Яблони на Марсе | страница 77
Мэтью пришел в себя от резкой боли в затылке. Кривясь, дотронулся до большой шишки на голове, но, убедившись, что крови нет, успокоился. Похоже, ударился о боковую стойку кабины. Взглянув на бортовой хронометр, он понял, что прошло больше часа с момента крушения. Наверху еще бушевала буря, и в трещине царил полумрак. Видимо, прожекторы вышли из строя при падении. Мэтью проверил, есть ли связь, — фон мертво молчал. Падение было таким внезапным, что Мэтью не успел испугаться. Но теперь, поняв, что крепко засел в этой дыре, он почувствовал, что во рту у него пересохло, а лоб, наоборот, покрылся испариной страха. И в то же время в сознании крутилась жалкая суетная мыслишка: «Что-то я не помню в кратере Колумба ничего подобного. Вот ты и прославился, Мэтью, вот и вошел в историю Марса. Теперь твоим именем наверняка назовут эту треклятую трещину. Посмертно. Трещина О'Брайена. А что, звучит! Нет, лучше Провал О'Брайена! Трещин на Марсе сколько угодно, а провалов раз-два и обчелся. Господи, хорошо, что я не успел жениться и детей у меня нет».
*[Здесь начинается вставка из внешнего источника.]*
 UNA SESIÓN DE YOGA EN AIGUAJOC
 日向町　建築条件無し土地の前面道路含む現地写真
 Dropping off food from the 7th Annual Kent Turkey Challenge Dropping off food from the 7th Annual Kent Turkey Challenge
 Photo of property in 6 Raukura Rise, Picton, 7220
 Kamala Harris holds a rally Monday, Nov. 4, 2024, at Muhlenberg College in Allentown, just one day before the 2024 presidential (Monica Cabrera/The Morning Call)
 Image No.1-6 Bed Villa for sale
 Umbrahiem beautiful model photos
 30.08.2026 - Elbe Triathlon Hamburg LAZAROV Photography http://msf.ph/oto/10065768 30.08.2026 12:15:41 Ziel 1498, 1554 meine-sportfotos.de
Но вот последний яростный порыв бури стих, запорошив напоследок обзорные камеры мельчайшей пылью. Над «осьминогом» медленно проступала желтизна полуденного марсианского неба. Мэтью наконец разглядел, куда угодил. Он провалился совсем не глубоко. Видимо, один из краев трещины начал осыпаться, и образовалась покатая площадка, в нижней части которой и распластался «осьминог», всеми своими колесами, манипуляторами и аварийными якорями вцепившийся в зыбкую почву. Почистив от песка и пыли наружные камеры, пилот смог оглядеться. Холодея от ужаса, Мэтью увидел зияющую в нескольких футах от марсохода отверстую пасть колодца — диаметром добрых два десятка метров. При мысли о его глубине Мэтью поперхнулся и закашлялся. Тут же ему показалось, что его ненадежное убежище слегка сползло вниз. Он замер. Боясь сделать лишнее движение, подобрал все якоря, включил двигатель и попытался осторожно сдвинуть машину с места. «Осьминог» подался было вперед, но песок под его колесами потоком тек вниз. В результате этих усилий марсоход еще на несколько дюймов приблизился к страшному зеву.
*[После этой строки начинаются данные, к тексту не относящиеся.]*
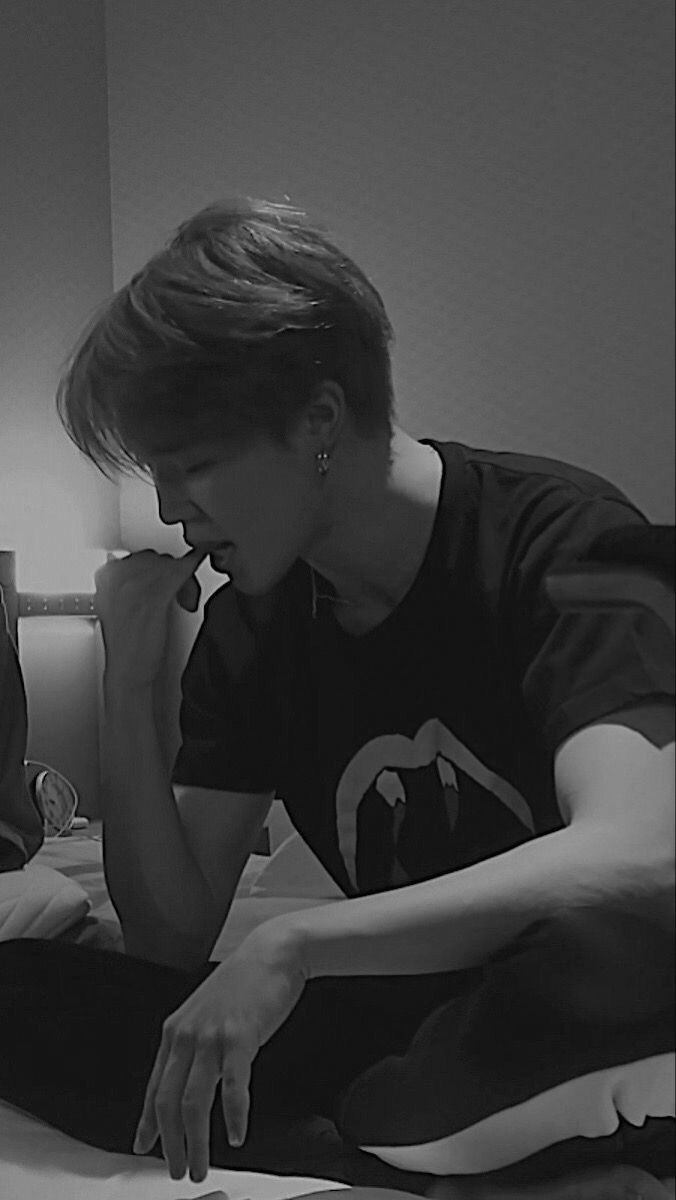 boywithmin's tweet photo. [EXCLUSIVE]

You Talk a Big Game | yoonmin au 🔞

both yg and jm have a reputation of sleeping around— but never with each other. 

though a game of spin the bottle might change that.

—fboys ym, bathroom s*x, enemies to lovers 

link below ⬇️ https://t.co/OLJ7ogNzHO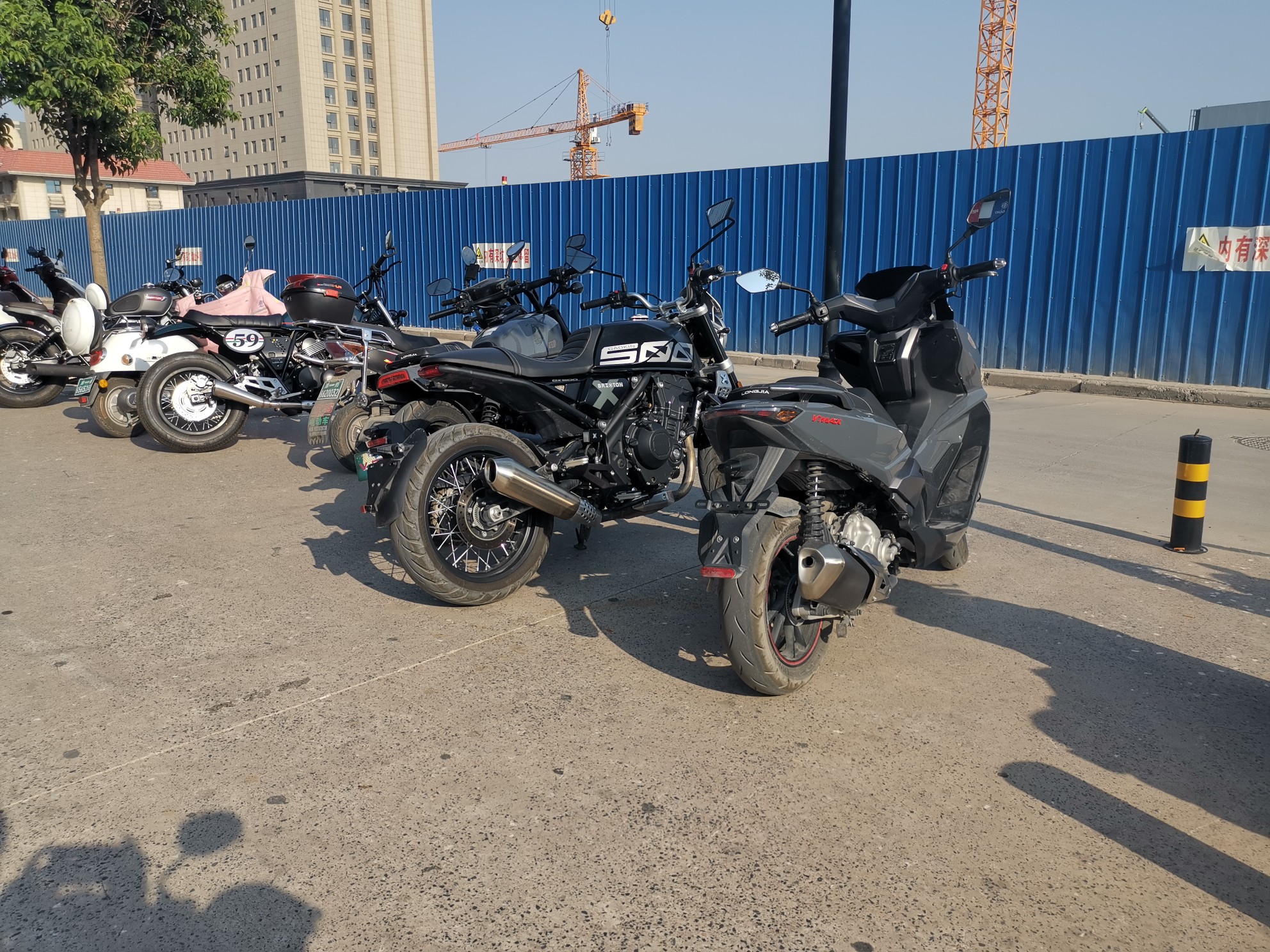 不少摩托车重现郑州街头，是“禁摩令”松了吗？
«Черт! — выругался Мэтью. — Черт! Черт! Что же делать!»
Любое резкое движение, продиктованное страхом и отчаянием, могло навсегда отправить его в местный Ад, Аид, Тартар или как его там… Надо было выбираться наружу. Этого Мэтью хотелось меньше всего. Если внутри «осьминога» кислорода достаточно, благо запасные баллоны входили в стандартную комплектацию, то в скафандре он может рассчитывать только на пять-шесть часов дыхания. Да и как надеть скафандр, когда от любого движения машина все ближе к колодцу. Можно, конечно, затаиться и ждать помощи. Мэтью представил, что к вечеру его найдут сидящим тише мыши в этой жалкой дыре, и решил выбираться. «Мэтью О'Брайен, вы готовы принести общее дело в жертву собственным амбициям!» — всплыл в памяти гнусавый выговор его летного инструктора. «Черт!» Может, и вправду он сейчас гробит «осьминога», пытаясь в тесноте кабины влезть в скафандр. Сидел бы и ждал, пока спасут.